Retype every item below verbatim, character for character, and leave the pictures out of your copy.

** Begin Record extracts **

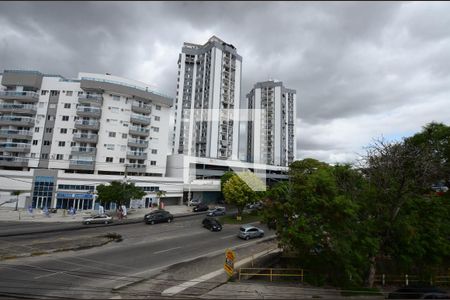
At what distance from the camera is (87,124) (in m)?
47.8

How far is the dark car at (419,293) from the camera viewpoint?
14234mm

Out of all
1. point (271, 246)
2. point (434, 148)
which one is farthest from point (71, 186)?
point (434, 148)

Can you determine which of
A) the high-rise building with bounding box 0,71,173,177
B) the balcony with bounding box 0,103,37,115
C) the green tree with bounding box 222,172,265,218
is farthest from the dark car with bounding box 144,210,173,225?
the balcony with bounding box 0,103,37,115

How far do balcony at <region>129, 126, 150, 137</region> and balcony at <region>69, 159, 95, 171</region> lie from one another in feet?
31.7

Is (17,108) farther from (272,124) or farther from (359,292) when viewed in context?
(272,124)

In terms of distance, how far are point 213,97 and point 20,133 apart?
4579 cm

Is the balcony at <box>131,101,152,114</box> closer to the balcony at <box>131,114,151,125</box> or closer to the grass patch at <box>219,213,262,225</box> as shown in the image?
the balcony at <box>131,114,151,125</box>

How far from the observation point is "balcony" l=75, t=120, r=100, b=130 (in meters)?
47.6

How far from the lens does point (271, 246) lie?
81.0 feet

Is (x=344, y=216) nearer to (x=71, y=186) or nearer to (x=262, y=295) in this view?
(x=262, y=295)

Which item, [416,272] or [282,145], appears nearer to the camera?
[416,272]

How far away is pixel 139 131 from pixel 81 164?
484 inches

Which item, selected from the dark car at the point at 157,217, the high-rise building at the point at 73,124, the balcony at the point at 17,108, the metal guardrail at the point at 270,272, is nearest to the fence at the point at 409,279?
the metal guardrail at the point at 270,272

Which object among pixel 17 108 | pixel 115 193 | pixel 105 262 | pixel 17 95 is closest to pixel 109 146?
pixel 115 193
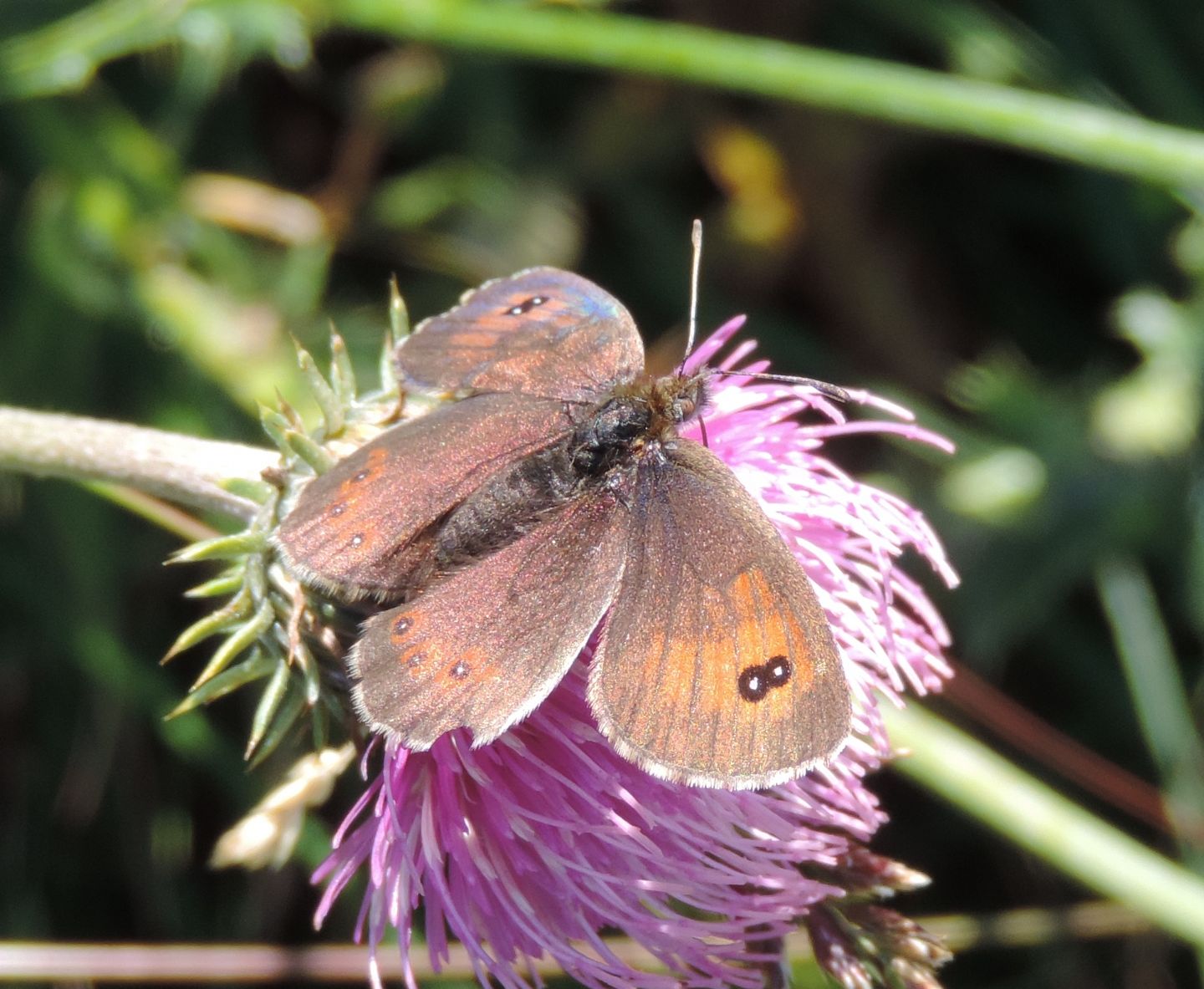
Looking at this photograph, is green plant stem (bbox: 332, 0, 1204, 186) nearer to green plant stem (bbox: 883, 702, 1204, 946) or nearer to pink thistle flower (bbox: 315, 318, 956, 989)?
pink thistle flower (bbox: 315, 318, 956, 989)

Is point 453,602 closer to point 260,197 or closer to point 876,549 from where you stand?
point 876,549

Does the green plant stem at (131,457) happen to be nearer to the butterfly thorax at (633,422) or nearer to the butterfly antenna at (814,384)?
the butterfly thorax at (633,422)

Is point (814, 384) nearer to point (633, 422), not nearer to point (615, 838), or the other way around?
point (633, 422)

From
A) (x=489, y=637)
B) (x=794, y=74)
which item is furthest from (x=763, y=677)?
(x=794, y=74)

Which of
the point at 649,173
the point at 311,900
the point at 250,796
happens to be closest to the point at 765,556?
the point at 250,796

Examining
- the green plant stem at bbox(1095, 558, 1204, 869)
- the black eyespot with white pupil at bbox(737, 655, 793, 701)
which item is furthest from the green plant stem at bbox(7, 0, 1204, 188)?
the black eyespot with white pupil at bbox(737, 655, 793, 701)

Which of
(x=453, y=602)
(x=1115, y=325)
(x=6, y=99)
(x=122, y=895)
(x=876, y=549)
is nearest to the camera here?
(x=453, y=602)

** End Record extracts **

• Result of this task
At what distance from the camera is (87,124) (in m)?
47.8

How far is the dark car at (419,293) from the camera viewpoint?
14234mm

Out of all
1. point (271, 246)
2. point (434, 148)
which one is farthest from point (71, 186)?
point (434, 148)

Can you determine which of
A) the high-rise building with bounding box 0,71,173,177
B) the balcony with bounding box 0,103,37,115
C) the green tree with bounding box 222,172,265,218
is farthest from the dark car with bounding box 144,210,173,225?
the balcony with bounding box 0,103,37,115

How far do balcony at <region>129, 126, 150, 137</region> and balcony at <region>69, 159, 95, 171</region> lie from one another in feet?
31.7

Is (17,108) farther from (272,124) or farther from (359,292) when viewed in context?
(272,124)

In terms of distance, how far are point 213,97 and point 20,133 apart?
4579 cm

Is the balcony at <box>131,101,152,114</box> closer to the balcony at <box>131,114,151,125</box> or closer to the grass patch at <box>219,213,262,225</box> as shown in the image?
the balcony at <box>131,114,151,125</box>

How far from the observation point is "balcony" l=75, t=120, r=100, b=130 (in meters)?
47.6

How far from the lens does point (271, 246) lie?
81.0 feet

Is (x=344, y=216) nearer to (x=71, y=186) or nearer to (x=262, y=295) in this view?
(x=262, y=295)

Which item, [416,272] or [282,145], appears nearer to the camera?
[416,272]

How far away is pixel 139 131 from pixel 81 164?
484 inches

Which item, selected from the dark car at the point at 157,217, the high-rise building at the point at 73,124, the balcony at the point at 17,108, the metal guardrail at the point at 270,272, is nearest to the fence at the point at 409,279?
the metal guardrail at the point at 270,272

Which object among pixel 17 108 | pixel 115 193 | pixel 105 262 | pixel 17 95 is closest to pixel 109 146?
pixel 115 193
Looking at this photograph, is green plant stem (bbox: 332, 0, 1204, 186) nearer to green plant stem (bbox: 883, 702, 1204, 946) or nearer to pink thistle flower (bbox: 315, 318, 956, 989)?
pink thistle flower (bbox: 315, 318, 956, 989)

Is point 453,602 closer to point 260,197 or closer to point 876,549 from where you stand?
point 876,549

Does the green plant stem at (131,457) happen to be nearer to the butterfly thorax at (633,422) or nearer to the butterfly antenna at (814,384)?
the butterfly thorax at (633,422)

Is point (814, 384) nearer to point (633, 422), not nearer to point (615, 838), or the other way around?
point (633, 422)

From
A) (x=489, y=637)
B) (x=794, y=74)
which item is furthest from (x=763, y=677)?
(x=794, y=74)

Which of
the point at 649,173
the point at 311,900
the point at 250,796
happens to be closest to the point at 765,556?
the point at 250,796

Examining
- the green plant stem at bbox(1095, 558, 1204, 869)
- the black eyespot with white pupil at bbox(737, 655, 793, 701)
which item is furthest from the green plant stem at bbox(7, 0, 1204, 188)?
the black eyespot with white pupil at bbox(737, 655, 793, 701)

Which of
(x=453, y=602)
(x=1115, y=325)
(x=6, y=99)
(x=122, y=895)
(x=876, y=549)
is nearest to the camera here?
(x=453, y=602)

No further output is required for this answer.